OSDir


[Date Prev][Date Next][Thread Prev][Thread Next][Date Index][Thread Index]

Re: Checkpoint is not triggering as per configuration


Great, I will give a try.
Thanks,
Tao

On Tue, May 15, 2018 at 12:50 AM, Piotr Nowojski <piotr@xxxxxxxxxxxxxxxxx> wrote:
Hi,


1. What if you set `org.apache.flink.streaming.api.functions.source.FileProcessingMode#PROCESS_CONTINUOUSLY`? This will prevent split source from finishing, so checkpointing should work fine.
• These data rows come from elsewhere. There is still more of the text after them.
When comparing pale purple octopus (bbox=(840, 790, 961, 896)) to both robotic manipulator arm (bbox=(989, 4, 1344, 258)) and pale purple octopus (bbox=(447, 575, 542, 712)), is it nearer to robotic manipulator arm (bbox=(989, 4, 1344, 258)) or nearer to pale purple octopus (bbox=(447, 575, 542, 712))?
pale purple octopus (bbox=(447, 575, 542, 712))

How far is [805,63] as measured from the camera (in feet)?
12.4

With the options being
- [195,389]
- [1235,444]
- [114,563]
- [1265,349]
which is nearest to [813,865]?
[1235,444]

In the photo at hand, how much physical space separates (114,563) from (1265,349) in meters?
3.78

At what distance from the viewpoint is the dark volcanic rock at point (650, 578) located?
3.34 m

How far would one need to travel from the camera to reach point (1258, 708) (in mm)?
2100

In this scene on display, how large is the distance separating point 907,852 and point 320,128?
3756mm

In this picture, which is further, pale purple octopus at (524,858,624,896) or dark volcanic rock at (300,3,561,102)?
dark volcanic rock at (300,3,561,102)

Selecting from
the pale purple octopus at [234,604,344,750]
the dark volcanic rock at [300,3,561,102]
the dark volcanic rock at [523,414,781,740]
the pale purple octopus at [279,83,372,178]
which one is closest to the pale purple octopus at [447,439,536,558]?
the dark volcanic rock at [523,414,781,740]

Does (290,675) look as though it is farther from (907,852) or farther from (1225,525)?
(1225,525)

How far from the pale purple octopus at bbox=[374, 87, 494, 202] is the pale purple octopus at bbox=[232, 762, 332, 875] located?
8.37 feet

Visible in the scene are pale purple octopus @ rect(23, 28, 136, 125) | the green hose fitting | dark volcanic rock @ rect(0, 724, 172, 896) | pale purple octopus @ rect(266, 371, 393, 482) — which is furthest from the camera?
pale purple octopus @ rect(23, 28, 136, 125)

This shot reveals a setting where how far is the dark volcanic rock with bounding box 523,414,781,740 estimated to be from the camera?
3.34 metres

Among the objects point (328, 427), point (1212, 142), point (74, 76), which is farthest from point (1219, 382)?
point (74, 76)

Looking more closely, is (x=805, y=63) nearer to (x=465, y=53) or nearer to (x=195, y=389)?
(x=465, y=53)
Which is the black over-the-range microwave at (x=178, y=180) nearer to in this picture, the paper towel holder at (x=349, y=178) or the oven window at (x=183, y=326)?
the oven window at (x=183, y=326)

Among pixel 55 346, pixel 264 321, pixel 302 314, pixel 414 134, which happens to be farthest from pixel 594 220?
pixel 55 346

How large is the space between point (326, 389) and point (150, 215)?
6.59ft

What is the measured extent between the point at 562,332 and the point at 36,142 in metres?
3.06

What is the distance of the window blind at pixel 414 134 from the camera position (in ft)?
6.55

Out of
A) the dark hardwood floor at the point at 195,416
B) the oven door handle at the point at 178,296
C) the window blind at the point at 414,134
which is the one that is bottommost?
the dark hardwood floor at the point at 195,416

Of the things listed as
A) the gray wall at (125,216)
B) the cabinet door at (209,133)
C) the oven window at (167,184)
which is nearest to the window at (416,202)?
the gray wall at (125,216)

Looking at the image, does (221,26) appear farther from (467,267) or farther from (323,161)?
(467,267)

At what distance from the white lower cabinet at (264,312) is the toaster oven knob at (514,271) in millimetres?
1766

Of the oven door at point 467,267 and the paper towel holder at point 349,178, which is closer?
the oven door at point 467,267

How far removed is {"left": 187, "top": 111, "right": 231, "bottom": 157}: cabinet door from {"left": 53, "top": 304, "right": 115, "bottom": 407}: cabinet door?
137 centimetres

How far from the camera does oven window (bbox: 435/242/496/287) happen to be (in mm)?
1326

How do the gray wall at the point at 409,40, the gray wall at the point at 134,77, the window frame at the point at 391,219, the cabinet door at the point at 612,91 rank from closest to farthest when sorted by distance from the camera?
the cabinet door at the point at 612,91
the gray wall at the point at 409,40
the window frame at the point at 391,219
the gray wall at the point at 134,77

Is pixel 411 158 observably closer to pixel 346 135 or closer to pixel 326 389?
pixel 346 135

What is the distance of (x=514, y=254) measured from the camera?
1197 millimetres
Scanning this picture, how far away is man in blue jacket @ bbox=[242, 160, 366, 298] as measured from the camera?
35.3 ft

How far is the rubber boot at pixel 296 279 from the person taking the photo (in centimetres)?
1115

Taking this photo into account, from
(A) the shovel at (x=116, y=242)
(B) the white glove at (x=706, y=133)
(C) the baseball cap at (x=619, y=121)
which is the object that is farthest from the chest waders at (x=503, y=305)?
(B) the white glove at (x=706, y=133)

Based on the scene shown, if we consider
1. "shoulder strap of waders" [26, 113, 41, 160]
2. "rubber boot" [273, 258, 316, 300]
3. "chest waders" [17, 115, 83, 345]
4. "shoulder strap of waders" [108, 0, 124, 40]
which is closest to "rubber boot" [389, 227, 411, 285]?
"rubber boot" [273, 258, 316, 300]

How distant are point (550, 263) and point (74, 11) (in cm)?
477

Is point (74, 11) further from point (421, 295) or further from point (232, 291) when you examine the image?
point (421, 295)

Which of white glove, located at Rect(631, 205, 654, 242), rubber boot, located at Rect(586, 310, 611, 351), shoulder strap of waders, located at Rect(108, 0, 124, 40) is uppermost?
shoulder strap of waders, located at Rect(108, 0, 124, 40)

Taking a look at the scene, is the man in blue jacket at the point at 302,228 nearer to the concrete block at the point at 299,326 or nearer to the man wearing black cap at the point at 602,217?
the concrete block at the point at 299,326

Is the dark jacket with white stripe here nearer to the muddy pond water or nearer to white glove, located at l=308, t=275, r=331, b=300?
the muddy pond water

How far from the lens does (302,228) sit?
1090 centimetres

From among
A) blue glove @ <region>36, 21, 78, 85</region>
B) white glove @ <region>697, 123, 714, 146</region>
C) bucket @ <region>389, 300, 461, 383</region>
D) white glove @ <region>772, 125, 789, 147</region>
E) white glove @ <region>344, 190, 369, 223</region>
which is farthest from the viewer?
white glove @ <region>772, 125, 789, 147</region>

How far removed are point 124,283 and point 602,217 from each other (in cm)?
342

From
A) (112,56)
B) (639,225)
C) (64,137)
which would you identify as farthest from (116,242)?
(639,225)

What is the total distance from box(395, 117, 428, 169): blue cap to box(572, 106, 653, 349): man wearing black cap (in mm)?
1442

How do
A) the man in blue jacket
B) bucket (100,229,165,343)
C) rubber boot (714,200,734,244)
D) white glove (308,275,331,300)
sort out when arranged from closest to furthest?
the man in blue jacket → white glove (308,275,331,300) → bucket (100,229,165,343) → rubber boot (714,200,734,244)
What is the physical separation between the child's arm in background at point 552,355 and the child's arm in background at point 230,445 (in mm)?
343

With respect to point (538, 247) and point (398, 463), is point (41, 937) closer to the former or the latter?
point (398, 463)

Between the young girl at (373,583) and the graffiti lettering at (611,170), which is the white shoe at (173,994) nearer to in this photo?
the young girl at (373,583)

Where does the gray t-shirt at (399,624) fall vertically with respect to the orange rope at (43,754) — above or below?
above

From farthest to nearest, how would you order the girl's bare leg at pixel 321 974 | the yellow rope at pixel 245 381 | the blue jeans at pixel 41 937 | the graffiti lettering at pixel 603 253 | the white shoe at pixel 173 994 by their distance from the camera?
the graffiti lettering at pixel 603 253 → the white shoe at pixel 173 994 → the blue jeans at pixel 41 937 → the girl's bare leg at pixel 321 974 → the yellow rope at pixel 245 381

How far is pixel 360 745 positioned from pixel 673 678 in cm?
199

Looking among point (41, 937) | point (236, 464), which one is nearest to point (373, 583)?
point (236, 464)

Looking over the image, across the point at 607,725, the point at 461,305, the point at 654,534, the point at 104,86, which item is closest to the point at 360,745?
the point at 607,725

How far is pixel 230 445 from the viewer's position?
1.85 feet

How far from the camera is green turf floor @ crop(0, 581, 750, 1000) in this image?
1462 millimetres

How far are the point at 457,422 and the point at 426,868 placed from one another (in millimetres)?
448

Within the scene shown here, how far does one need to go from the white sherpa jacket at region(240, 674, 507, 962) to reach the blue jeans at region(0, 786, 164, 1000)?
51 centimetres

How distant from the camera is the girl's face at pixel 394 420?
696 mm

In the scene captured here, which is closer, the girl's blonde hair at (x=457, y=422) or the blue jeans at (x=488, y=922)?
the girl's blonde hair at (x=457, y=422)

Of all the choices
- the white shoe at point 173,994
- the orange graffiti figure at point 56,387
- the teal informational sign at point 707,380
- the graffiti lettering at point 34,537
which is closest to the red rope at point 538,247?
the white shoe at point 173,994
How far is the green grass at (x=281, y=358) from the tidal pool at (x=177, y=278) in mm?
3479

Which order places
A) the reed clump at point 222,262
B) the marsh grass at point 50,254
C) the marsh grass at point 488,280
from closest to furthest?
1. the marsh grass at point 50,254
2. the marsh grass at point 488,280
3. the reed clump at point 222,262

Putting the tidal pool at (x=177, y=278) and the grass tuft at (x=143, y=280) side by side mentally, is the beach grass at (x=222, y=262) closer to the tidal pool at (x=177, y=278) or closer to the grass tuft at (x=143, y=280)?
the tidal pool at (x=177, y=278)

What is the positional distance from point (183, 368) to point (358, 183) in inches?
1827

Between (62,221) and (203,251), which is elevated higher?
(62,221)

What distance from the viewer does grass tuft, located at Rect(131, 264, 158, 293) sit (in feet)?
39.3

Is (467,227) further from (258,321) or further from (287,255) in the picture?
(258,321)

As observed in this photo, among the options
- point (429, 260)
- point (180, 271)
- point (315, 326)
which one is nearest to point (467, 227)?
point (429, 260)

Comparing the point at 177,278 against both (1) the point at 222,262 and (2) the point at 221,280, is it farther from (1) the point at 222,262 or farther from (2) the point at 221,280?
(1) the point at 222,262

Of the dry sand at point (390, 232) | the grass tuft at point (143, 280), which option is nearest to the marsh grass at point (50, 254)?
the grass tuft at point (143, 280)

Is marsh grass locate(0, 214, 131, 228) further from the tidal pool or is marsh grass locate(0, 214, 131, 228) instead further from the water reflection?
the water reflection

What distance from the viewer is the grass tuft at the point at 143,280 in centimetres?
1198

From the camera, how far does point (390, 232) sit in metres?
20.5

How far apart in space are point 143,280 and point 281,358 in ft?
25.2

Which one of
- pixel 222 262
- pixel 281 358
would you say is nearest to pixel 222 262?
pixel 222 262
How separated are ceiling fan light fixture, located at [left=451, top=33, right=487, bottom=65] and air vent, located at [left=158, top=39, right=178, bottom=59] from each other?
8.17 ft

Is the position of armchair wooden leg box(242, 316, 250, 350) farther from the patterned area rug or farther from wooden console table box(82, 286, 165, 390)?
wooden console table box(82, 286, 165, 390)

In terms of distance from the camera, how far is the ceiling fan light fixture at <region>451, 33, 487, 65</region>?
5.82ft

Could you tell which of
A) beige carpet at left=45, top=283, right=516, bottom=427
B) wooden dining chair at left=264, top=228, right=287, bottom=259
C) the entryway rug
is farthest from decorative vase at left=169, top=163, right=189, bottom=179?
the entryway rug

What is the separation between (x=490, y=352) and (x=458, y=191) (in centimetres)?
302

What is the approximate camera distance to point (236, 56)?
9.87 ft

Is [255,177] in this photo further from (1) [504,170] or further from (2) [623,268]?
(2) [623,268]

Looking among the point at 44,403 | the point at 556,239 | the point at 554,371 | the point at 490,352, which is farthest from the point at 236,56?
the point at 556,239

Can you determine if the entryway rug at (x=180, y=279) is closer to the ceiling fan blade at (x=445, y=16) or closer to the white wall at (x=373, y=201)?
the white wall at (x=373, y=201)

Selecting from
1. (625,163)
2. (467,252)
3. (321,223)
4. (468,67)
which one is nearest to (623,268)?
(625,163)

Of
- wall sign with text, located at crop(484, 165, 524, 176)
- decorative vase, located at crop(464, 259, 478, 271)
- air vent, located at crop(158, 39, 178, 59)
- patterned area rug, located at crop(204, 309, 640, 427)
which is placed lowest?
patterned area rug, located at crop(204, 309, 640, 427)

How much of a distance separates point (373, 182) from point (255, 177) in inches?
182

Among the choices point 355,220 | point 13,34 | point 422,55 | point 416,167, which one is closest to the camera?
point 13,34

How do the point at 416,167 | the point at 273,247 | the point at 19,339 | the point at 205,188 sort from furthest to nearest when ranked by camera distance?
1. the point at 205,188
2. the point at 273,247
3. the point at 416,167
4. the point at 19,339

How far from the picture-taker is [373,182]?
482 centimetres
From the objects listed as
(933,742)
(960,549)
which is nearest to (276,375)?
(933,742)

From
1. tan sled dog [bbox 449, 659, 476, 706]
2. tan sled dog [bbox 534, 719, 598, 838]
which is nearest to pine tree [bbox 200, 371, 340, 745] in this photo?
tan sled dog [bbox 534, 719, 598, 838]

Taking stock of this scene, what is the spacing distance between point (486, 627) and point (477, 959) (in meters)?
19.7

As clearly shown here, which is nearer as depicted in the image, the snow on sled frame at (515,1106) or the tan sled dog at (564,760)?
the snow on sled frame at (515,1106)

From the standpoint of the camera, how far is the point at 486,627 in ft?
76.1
Downside is that you would have to on your own, manually, determine whether the job has finished/completed or not.

Other things that come to my mind would require some coding:

2. Look at org.apache.flink.streaming.api.environment.StreamExecutionEnvironment#createFileInput, copy it’s code and replace `ContinuousFileMonitoringFunction` with something that finishes on some custom event/action/condition. The code that you would have to modify/replace is alongside usages of `FileProcessingMode monitoringMode`.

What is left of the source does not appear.